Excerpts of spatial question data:
▼

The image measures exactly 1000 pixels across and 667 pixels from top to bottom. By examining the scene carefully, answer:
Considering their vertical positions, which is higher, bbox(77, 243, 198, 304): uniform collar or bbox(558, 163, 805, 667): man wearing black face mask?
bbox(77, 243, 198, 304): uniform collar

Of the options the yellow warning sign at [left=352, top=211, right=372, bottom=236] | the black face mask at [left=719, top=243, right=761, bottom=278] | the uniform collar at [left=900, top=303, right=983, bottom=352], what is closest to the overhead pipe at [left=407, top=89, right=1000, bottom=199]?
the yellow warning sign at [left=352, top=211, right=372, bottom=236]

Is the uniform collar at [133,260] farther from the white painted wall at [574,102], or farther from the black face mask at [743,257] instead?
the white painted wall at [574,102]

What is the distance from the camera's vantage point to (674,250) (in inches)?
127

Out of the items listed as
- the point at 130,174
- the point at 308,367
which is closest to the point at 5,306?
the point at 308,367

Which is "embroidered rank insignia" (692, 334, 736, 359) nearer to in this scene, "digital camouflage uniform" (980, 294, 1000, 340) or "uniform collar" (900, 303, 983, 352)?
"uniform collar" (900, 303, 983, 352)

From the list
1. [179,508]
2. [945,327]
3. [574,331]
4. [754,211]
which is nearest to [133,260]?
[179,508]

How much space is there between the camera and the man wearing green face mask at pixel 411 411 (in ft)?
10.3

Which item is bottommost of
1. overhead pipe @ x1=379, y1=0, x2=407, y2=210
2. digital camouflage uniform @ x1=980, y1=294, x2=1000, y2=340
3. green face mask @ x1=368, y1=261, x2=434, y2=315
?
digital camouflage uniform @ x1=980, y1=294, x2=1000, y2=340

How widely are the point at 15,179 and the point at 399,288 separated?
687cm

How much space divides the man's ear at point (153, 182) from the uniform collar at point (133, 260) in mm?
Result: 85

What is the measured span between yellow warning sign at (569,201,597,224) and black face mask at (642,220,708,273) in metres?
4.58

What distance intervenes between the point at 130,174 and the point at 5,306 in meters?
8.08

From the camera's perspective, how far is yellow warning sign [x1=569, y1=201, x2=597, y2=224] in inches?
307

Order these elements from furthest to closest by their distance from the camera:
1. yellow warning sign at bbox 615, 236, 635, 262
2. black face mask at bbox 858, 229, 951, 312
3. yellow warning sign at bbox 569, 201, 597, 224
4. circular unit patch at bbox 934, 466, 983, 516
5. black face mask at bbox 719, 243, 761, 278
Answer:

▲

* Problem details:
Rewrite the material from the line that contains "How widely are" through the end, replacing "measured span" with "measured gap" and changing nothing else.

* Exercise response:
How widely are the point at 15,179 and the point at 399,288 separated?
687cm

How much space divides the man's ear at point (153, 182) from the uniform collar at point (133, 260) in mm?
Result: 85

What is the measured gap between yellow warning sign at (569,201,597,224) and black face mask at (642,220,708,273) in metres?
4.58

What distance intervenes between the point at 130,174 and the point at 5,306 in meters?
8.08

From the camera's perspective, how far is yellow warning sign [x1=569, y1=201, x2=597, y2=224] in inches?
307

Order these elements from furthest to closest by their distance from the camera:
1. yellow warning sign at bbox 615, 236, 635, 262
2. black face mask at bbox 858, 229, 951, 312
3. yellow warning sign at bbox 569, 201, 597, 224
4. circular unit patch at bbox 934, 466, 983, 516
5. black face mask at bbox 719, 243, 761, 278
Answer:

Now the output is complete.